I replaced the bell and continued on to the bowl of water. "May the elemental power of water purify this circle." This time it was floods washing the undesirable away as I sprinkled a few drops around the perimeter. I lit the candle. Now it was fire burning them up in crackling flames. Finally, it was salt burying, smothering, desiccating. I put down the bowl of salt and continued walking the circle back to north before I returned to the table.
I picked up my guitar and again replenished my supply of manna. I sat down and locked my gaze upon the amulet. My dried blood still stained the lines I had carved. The disk of wood was still strongly bound to me by ritual, so for that spell, at least, I didn't have to bleed. The carving, on both sides, represented a ritual circle with symbols for air at the top, earth to the right as it faced me, fire to the south, and water to the left. In the center of the circle was a glyph that represented my collective self.

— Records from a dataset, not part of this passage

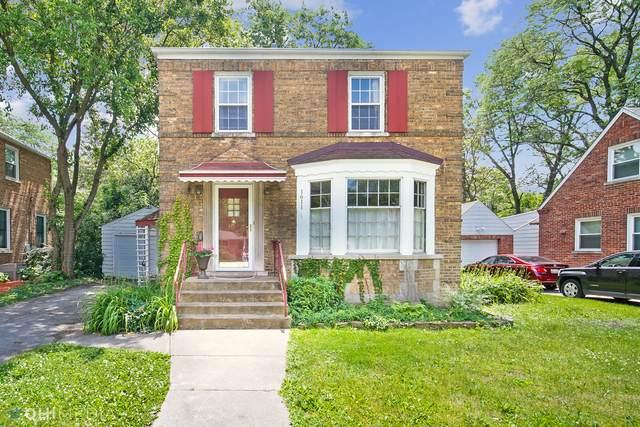 1611 183rd Street, Homewood, IL 60430 (MLS #11121382) :: Ryan Dallas Real Estate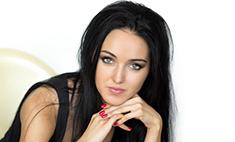 Мисс Woman's Day выбрали среди ростовских красавиц!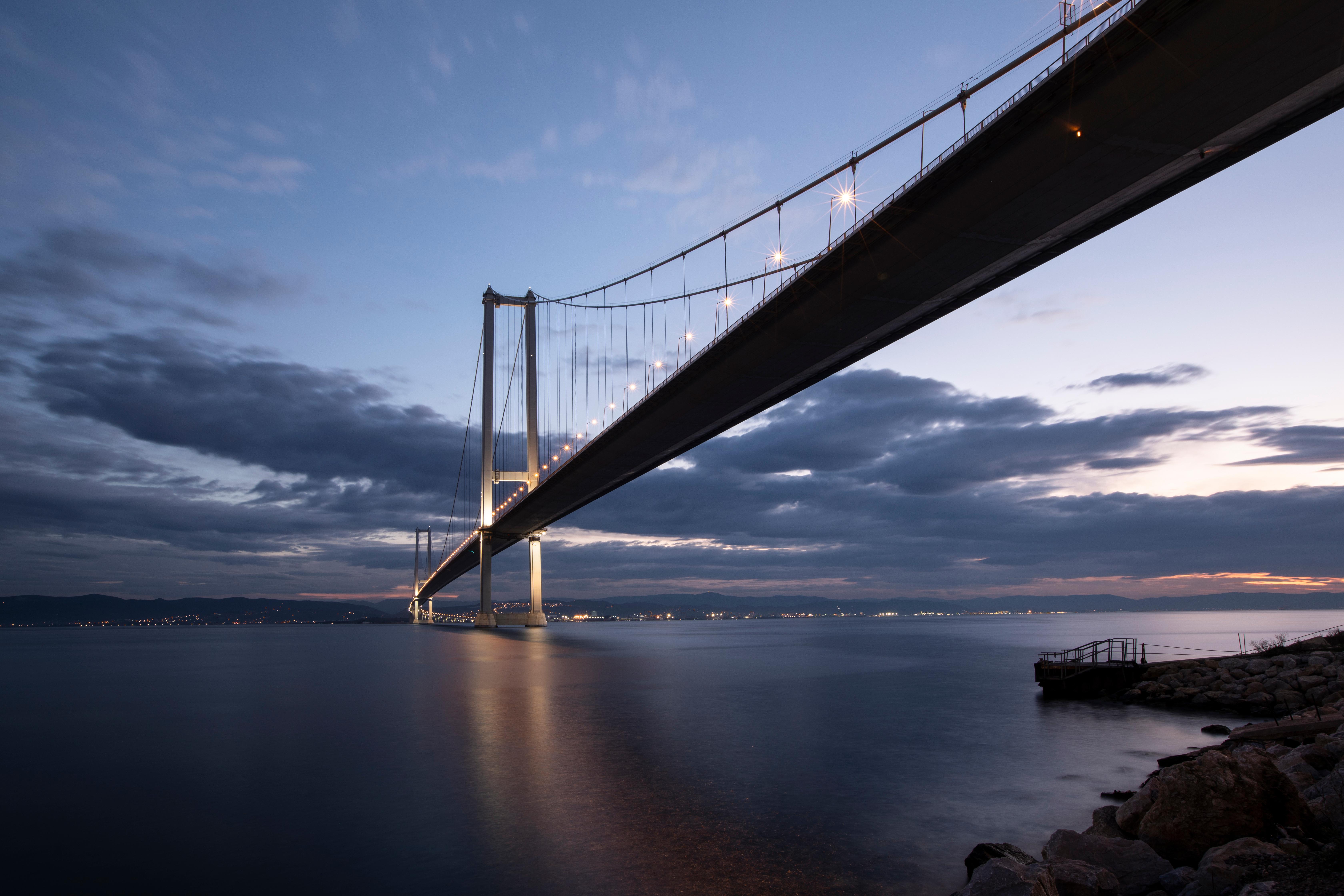 Osman Gazi Bridge (Izmit Bay Bridge)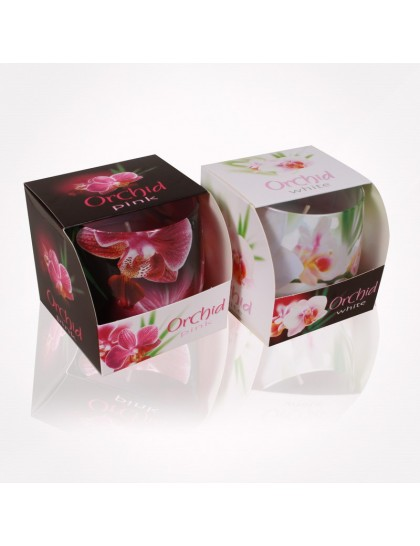 Bartek poharas  gyertya 100 gr Orchid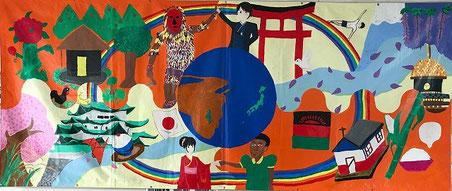 津島市立津島北小とマラウイChitedze L.E.A. Primary Schoolの作品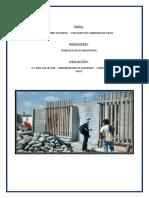 Construccion II - Informe 01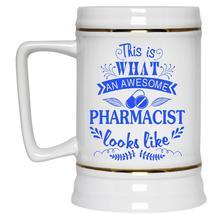 Cute Beer Stein 22oz, What An Awesome Pharmacist Looks Like Beer Mug - $26.99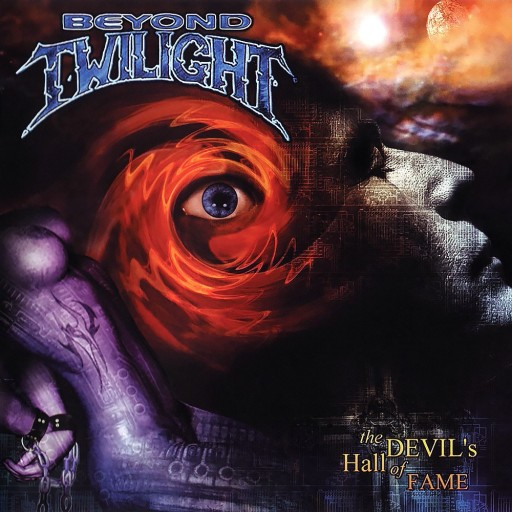 Beyond Twilight - The Devil's Hall of Fame 2001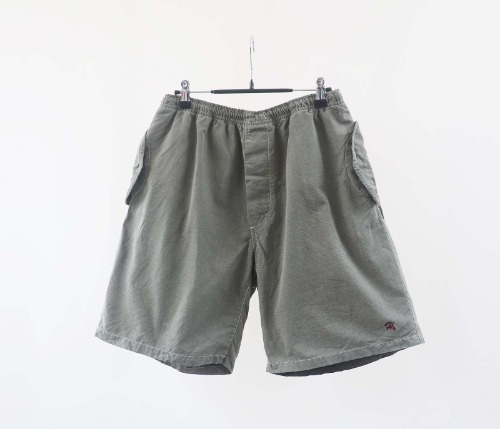 Hysteric Glamour shorts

I let my trance deepen until all that was left in my awareness was the disk and my internal vision. I imagined spells bouncing off the protective circle. What might a spell feel like? Sound like? Smell like? Taste like? I pictured, heard, felt, smelt, tasted them as arrows, fireballs, bolts of lightning, rain, gas, handfuls of mud, pellets, glitter, sand, snowballs, buckshot--in short, anything my imagination could come up with. Feel my circle push them away. While I was doing that, I constantly fed the spell a stream of manna.

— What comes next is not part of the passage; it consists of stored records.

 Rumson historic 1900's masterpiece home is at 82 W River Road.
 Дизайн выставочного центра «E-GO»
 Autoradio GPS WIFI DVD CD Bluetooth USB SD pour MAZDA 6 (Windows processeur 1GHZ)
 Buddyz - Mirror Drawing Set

Next, I knew from bitter experience my sensory reactions to getting close to a demon. In truth, what I remembered was less brutal than what I had sensed, but it was bad enough. I imagined the protective circle on my amulet stopping demons and channeling them away from me.
Then I imagined it resisting scrying. Imagine a wizard staring into a dish of water. The water was empty. Imagine a sorcerer gazing in a crystal. The crystal was opaque. I was invisible to sight, inaudible to hearing.

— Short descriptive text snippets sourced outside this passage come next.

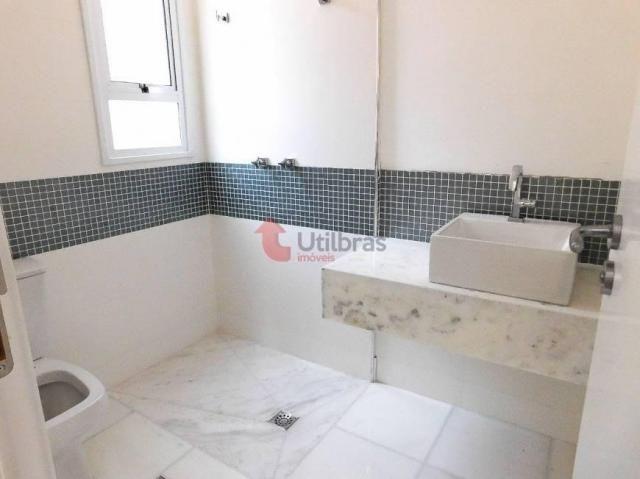 Apartamento à venda, 3 quartos, 1 suíte, 2 vagas, São Pedro - Belo Horizonte/MG - Foto 11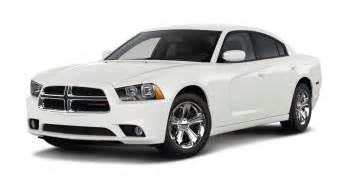 Dodge Charger Reviews 2014 2014 Dodge Charger Sxt Plus Review
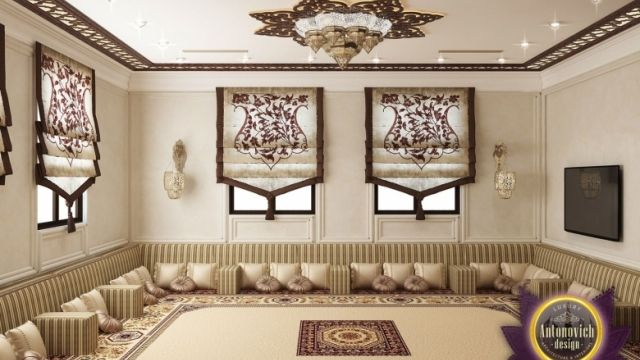 Arabic Traditional Decor Majlis With Images Traditional Home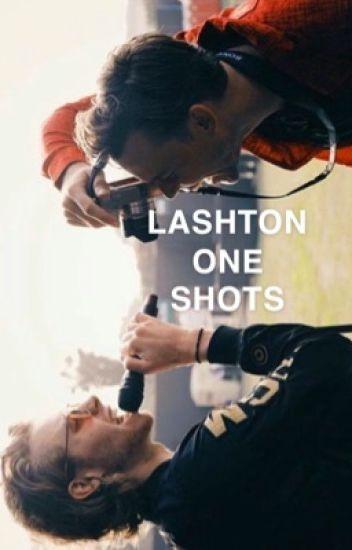 lashton ↹ one shots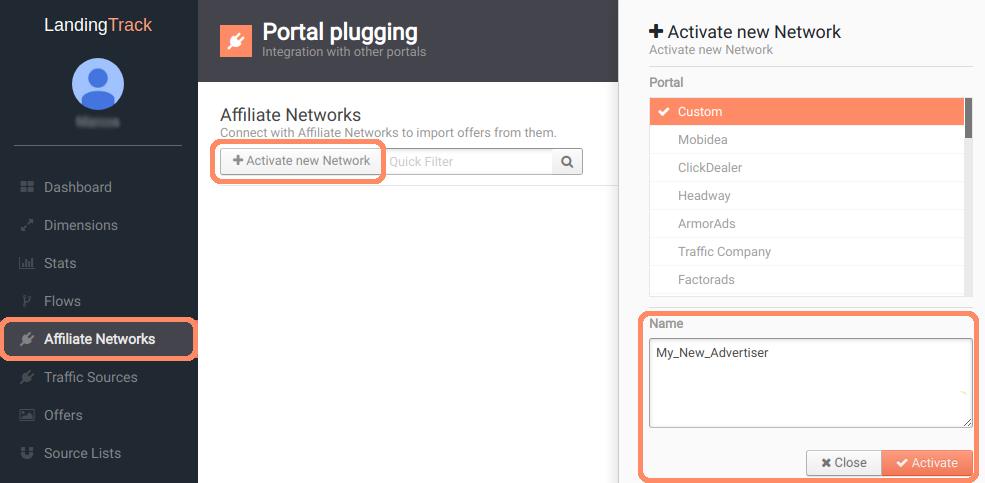 Add Affiliate Networks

After an unknown while, the first side of the amulet felt done.
I let my trance lighten, but I didn't come completely out of it. Ursus maintained a light trance while Arthur gathered manna and I played the guitar. I felt noticeably tired, and I knew that I could easily collapse into bed and be asleep in seconds, but I forced myself to do more. I flipped the disk over and repeated the spell on the other side.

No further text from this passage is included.